TEXT:
- Official film poster
- Directed by: Abdul Faththaah
- Written by: Mahdi Ahmed
- Screenplay by: Mahdi Ahmed
- Produced by: Malla Ahmed Nasir Ahmed Arif
- Starring: Ravee Farooq Mariyam Zuhura Waleedha Waleed
- Cinematography: Ibrahim Moosa
- Edited by: Abdul Faththaah Mohamed Amsad
- Music by: Ibrahim Nifar
- Production company: Apollo Entertainments
- Release date: September 6, 2005;
- Country: Maldives
- Language: Dhivehi

= Hureemey Inthizaarugaa =

2005 Maldivian romantic drama film

Hureemey Inthizaarugaa (English translation: I waited) is a 2005 Maldivian romantic drama film directed by Abdul Faththaah. Co-produced by Malla Ahmed Nasir and Ahmed Arif under Apollo Entertainments, the film stars Ravee Farooq, Mariyam Zuhura and Waleedha Waleed in pivotal roles. The film was heavily relied on the effect of the 2004 Indian Ocean earthquake on the Maldives.

DATA ENTRIES:
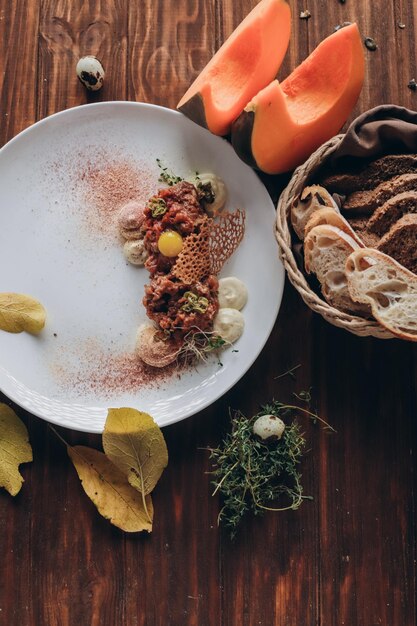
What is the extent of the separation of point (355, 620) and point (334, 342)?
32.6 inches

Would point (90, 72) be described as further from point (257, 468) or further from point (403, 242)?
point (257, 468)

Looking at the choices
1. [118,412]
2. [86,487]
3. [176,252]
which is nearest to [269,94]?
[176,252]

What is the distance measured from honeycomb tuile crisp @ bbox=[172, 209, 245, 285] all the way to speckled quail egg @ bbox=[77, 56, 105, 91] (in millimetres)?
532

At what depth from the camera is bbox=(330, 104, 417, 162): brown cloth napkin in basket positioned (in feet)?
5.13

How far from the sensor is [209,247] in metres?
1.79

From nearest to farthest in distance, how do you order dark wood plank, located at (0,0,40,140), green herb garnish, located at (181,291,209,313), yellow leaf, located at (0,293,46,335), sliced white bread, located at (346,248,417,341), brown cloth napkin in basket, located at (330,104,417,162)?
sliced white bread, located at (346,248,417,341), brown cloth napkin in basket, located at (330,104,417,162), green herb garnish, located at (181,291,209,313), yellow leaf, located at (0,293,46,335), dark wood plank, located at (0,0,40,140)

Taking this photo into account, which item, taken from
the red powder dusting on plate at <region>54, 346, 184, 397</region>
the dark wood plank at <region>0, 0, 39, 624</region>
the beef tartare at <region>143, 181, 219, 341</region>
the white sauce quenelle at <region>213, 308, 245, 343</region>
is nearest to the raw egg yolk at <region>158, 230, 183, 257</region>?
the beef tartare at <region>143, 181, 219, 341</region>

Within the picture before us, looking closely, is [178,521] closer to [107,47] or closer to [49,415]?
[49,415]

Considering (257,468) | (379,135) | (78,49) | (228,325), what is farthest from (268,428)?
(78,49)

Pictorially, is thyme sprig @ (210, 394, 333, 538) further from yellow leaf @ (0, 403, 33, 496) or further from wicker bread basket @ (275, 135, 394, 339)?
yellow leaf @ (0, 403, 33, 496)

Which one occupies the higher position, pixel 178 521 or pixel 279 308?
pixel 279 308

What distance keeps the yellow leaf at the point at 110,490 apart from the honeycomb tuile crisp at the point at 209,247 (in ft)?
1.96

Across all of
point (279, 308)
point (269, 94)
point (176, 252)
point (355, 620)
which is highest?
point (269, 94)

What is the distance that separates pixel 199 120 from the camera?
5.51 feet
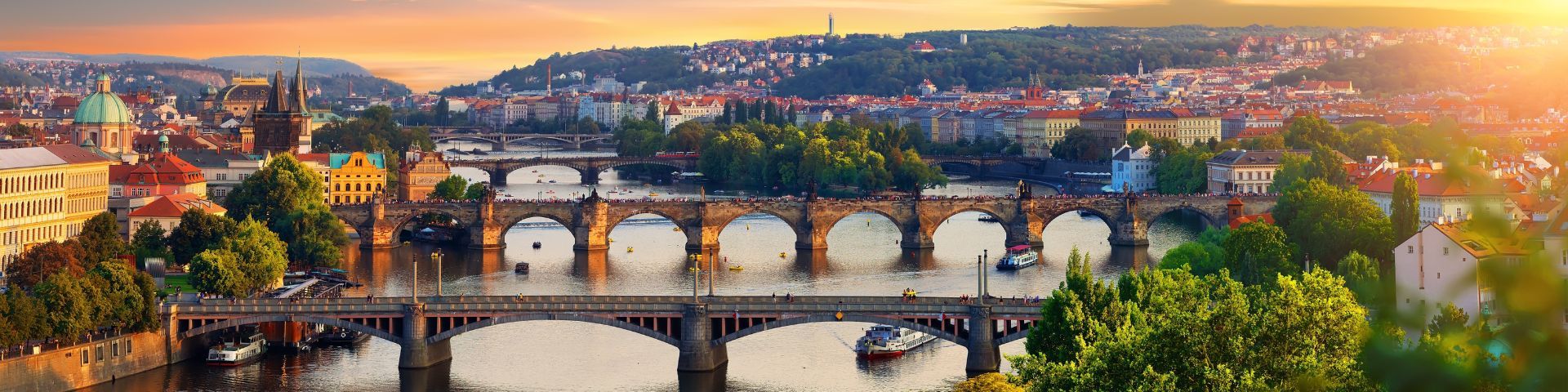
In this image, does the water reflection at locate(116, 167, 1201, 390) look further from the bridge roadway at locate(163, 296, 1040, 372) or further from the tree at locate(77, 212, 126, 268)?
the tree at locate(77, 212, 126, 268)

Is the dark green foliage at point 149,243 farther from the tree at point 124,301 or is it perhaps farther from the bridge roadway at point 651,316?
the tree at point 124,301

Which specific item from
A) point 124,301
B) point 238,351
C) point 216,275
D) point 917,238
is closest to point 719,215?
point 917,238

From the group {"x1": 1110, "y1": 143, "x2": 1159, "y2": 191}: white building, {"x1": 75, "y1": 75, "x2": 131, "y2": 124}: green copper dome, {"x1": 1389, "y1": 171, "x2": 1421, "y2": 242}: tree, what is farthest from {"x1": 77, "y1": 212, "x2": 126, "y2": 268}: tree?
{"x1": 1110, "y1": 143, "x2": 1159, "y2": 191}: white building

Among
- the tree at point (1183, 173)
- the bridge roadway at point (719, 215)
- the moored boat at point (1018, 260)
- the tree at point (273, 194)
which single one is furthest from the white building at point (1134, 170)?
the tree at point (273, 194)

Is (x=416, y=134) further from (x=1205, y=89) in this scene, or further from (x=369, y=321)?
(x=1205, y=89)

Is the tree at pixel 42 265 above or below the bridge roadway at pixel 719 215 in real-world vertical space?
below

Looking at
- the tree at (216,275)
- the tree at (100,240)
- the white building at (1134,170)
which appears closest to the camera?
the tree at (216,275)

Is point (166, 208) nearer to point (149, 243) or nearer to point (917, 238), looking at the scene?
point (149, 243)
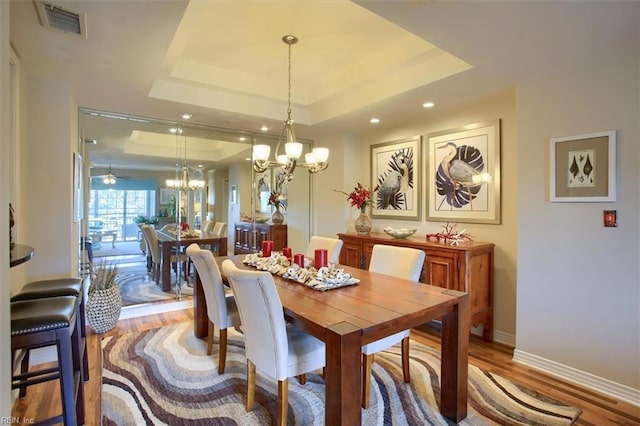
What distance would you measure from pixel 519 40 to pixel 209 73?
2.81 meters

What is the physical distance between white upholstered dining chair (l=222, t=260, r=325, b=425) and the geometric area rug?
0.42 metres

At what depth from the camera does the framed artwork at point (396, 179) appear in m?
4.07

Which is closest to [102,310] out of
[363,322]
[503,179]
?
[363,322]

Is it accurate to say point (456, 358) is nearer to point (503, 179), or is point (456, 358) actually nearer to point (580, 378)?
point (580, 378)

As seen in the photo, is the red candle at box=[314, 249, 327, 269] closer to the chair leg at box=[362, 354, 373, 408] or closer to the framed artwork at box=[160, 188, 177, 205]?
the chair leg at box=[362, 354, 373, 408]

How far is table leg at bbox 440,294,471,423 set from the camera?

AIM OF THE EXERCISE: Go on with the article about the film Hureemey Inthizaarugaa, starting after its last sentence.

WRITTEN RESPONSE:
==Plotline==
Shafiu (Ravee Farooq), who was adopted in childhood and the most beloved son in his family, visits an island for a survey and meets Reena (Mariyam Zuhura) with whom he connects after several quarrels in prior meetings. Shafiu marries Reena and is blessed with two children. Before his adoptive father Qafoor's death, he was willed to be promoted as the company head and sole owner of his property. However, upon his death, Shafiu's brother, Ubaid (Ibrahim Jihad), strips him of all of his power, throws his family out of the house and fires him from his post at the company. Until Shafiu finds a decent job and settles in, Reena goes to her island with their children while Shafiu has an extramarital affair with a rich older woman, Nasheedha (Waleedha Waleed).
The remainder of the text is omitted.